Where do we put the 100+ Outlook defined contact fields and how do we know that a result is a contact and not an appointment or auction? Vista has almost 1000 properties defined in its schema so how do we convey that much metadata in a loseless way? Embedded Microformats are a great sugestion for how to deal with richer content but it sort of feels like a hack on top of a hack to me? What’s the Microformat for an auction? Do I have to wait a year for some committee to arrive at joint aggreement on what attributes define an auction before I can return structured auction results?
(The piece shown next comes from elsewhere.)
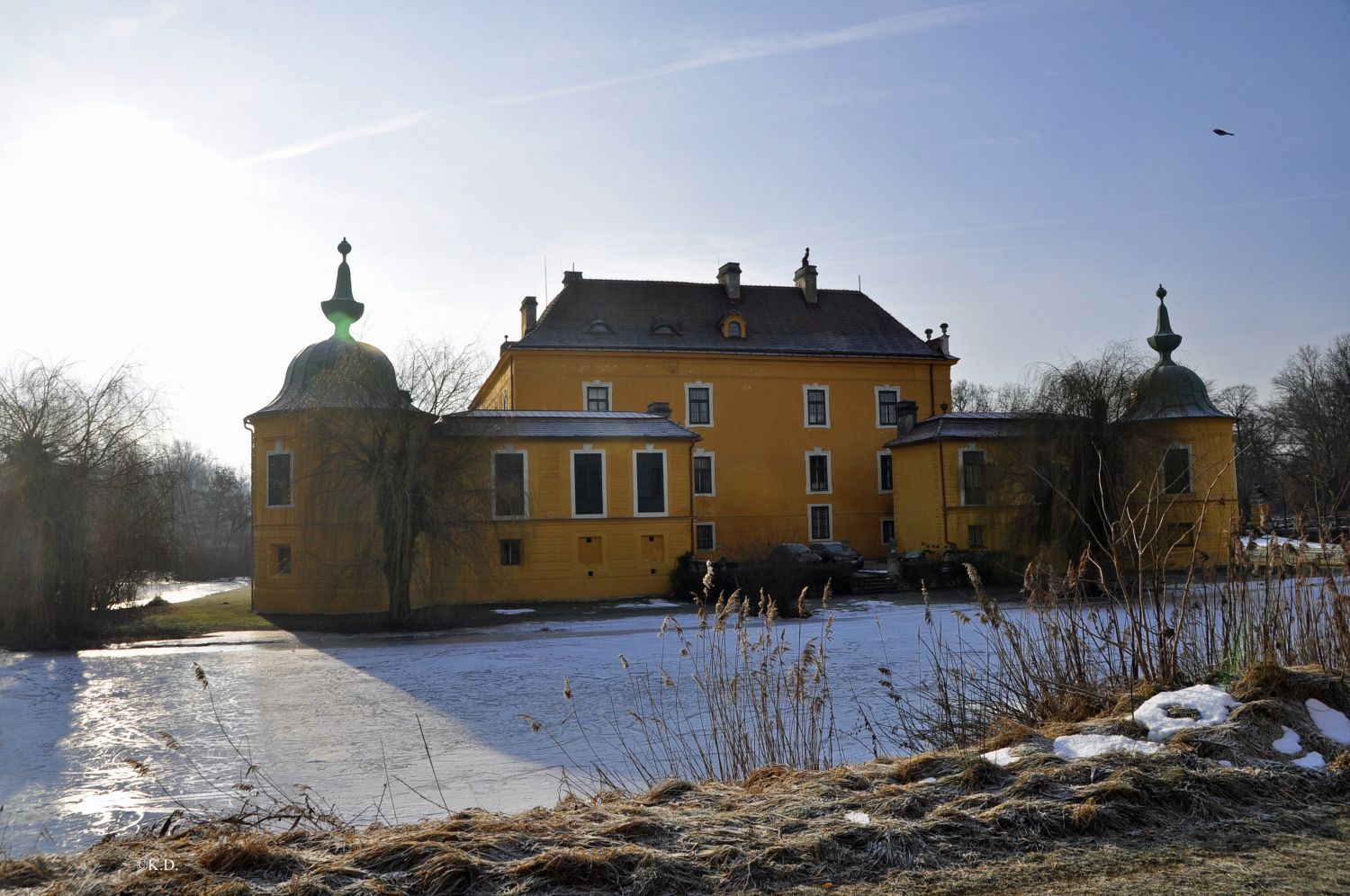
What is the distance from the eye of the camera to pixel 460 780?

When you have a hammer, everything looks like a nail. It seems Steven Ickman and I reviewed OpenSearch/GData/Atom with the same critical lens and came away with the same list of issues. The only thing I'd change in his criticism is the claim that both formats (RSS & Atom) limit you to results of a single type, that isn't the case. Nothing stops a feed from containing data of wildly varying types. For example, a typical MSN Spaces RSS feed contains items that represent blog posts, photo albums, music lists, and book lists which are all very different types.

The inability to represent hierarchical data in a natural manner is a big failing of both formats. I've seen the Atom Threading Extensions but that seems to be a very un-XML way for an XML format to represent hierarchy. Especially given how complicated message threading algorithms can be for clients to implement.

It'll be interesting to see how Google tackles these issues in GData.